As preocupações com o risco à democracia representados pelo AfD não são em vão. Integrantes do partido já foram flagrados fazendo gestos e usando slogans de orientação nazista, além de o Judiciário ter autorizado a investigação de células da legenda pelos serviços de segurança do país. No ano passado, o Tribunal Administrativo de Colônia concluiu haver “indicações suficientes de objetivos anticonstitucionais dentro da AfD”, autorizando o Gabinete Federal para a Proteção da Constituição (BfV) a reconhecê-lo como uma suspeita de ameaça à democracia. Em um estudo publicado no começo do mês passado, o Instituto Alemão para os Direitos Humanos concluiu que as condições para a proibição do AfD já estariam reunidas, e seu banimento poderia ser executado pelo Tribunal Constitucional Federal.

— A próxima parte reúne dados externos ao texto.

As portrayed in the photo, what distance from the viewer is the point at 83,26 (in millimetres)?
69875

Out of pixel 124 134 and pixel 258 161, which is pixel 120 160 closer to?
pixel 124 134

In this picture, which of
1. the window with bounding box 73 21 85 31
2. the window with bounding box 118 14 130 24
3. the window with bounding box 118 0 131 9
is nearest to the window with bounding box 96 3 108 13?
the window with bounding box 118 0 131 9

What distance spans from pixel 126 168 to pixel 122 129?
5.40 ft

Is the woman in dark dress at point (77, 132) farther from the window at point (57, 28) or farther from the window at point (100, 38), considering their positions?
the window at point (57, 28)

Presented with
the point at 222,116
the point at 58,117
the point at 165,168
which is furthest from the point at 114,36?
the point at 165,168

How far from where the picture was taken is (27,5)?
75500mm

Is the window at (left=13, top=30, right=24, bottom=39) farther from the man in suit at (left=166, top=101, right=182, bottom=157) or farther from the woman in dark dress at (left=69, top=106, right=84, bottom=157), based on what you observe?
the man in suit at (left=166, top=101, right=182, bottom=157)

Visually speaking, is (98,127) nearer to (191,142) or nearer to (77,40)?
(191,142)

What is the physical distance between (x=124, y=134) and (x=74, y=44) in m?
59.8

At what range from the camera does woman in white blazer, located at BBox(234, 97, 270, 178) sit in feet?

De acordo com o instituto, o próprio programa do partido visa abolir a garantia da dignidade humana e a ordem básica democrática livre. A organização também mencionou falas de um líder partidário que evocou ideiais nazistas: Em junho, o líder regional do partido na Turíngia, Bjorn Höcke, tornou-se alvo de um processo judicial por ter proferido um slogan nazista durante uma manifestação. Ele teria utilizado a frase "Alles für Deutschland!" ("Todos pela Alemanha!"), utilizado pela organização paramilitar nazista "Sturmabteilung".
A proibição de um partido político popular, mas com traços neonazistas, não seria um fato inédito na zona do euro. Em 2020, a Justiça da Grécia baniu o Aurora Dourada, sigla neonazista que viveu seu auge em 2012, ao eleger 21 parlamentares no Congresso grego. Com pautas extremistas e integrantes envolvidos em atividades criminosas, incluindo homicídios de ativistas de esquerda e imigrantes, a legenda foi considerada uma organização criminosa pela Suprema Corte do país, e seus líderes foram presos. Neste ano, uma de suas lideranças tentou lançar um novo partido para participar das eleições gerais, mas foi impedido pelas autoridades.